Extract Start Marker

China Xi Jinping tells national security team to prepare for ‘Worst-Case Scenario’
The Chinese Communist Party dedicates vast resources to suppressing any perceived political threats to its dominance
Chinese President Xi Jinping on Tuesday advised his national security team to prepare for the worst-case scenario amid an increase in threats — both internally and externally — to the nation.
The comments, carried on the state-run Xinhua News Agency, came during a meeting of the Chinese Communist Party’s National Security Commission.
Xi said the “complexity and difficulty of the national security issues we now face have increased significantly.”
China must “adhere to bottom-line thinking and worst-case scenario thinking, and get ready to undergo the major tests of high winds and rough waves, and even perilous, storm seas,” he said.
Xi, who is China’s head of state, commander of the military and chair of the party’s National Security Commission, called at the meeting for “staying keenly aware of the complicated and challenging circumstances facing national security.”
The meeting in Beijing discussed the need for “dedicated efforts to safeguard political security and improve the security governance of internet data and artificial intelligence,”.
China needs a “new pattern of development with a new security architecture,” Xinhua reported Xi as saying.
Party leaders meanwhile were reported as warning of the risks posed by advances in AI while calling for heightened national security measures.
China already dedicates vast resources to suppressing any perceived political threats to the party’s dominance, with spending on the police and security personnel exceeding that devoted to the military.
The most recent party meeting reinforced the need to “assess the potential risks, take precautions, safeguard the people’s interests and national security, and ensure the safety, reliability and ability to control AI,” the official newspaper Beijing Youth Daily reported Tuesday.

Extract End Marker

__Activity A__
In the article on Xi's security meeting, which state-run outlet carried his comments?
__Activity B__
Resume the article on Xi's security meeting, picking up right after its last sentence.
The items that come next are separate material, unconnected to the article on Xi's security meeting.

Record extracts Start Marker

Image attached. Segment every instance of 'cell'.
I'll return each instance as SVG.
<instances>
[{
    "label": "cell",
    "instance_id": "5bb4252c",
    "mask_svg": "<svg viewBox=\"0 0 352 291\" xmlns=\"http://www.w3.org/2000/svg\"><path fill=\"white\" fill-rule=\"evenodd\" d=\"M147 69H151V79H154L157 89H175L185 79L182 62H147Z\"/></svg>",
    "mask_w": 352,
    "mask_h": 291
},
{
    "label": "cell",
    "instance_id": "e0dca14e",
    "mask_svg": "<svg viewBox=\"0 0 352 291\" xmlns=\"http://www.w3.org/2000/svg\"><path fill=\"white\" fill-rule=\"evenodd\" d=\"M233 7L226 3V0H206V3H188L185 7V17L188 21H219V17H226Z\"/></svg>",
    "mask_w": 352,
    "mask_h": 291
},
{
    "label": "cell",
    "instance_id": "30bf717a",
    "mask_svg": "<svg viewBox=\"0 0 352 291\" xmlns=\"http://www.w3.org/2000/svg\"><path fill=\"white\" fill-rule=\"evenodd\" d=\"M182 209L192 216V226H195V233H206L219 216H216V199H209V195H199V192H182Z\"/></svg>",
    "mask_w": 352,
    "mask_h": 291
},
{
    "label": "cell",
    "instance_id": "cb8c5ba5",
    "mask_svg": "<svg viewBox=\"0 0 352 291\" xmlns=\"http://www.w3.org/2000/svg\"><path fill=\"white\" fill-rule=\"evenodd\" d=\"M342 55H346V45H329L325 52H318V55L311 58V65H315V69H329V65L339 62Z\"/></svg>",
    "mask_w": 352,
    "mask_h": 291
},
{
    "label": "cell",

Record extracts End Marker

__Answer area A__
The Xinhua News Agency.

__Answer area B__
Beijing has been cracking down on its tech sector in an effort to reassert party control, but like other countries it is scrambling to find ways to regulate fast-developing AI technology.
China warned as far back as 2018 of the need to regulate AI, but has nonetheless funded a vast expansion in the field as part of efforts to seize the high ground on cutting-edge technologies.
A lack of privacy protections and strict party control over the legal system have also resulted in near-blanket use of facial, voice and even walking-gait recognition technology to identify and detain those seen as threatening, particularly political dissenters and religious minorities.
AI’s risks are seen mainly in its ability to control robotic, self-governing weaponry, financial tools and computers governing power grids, health centers, transportation networks and other key infrastructure.
China’s unbridled enthusiasm for new technology and willingness to tinker with imported or stolen research and to stifle inquiries into major events such as the COVID-19 outbreak heighten concerns over its use of AI.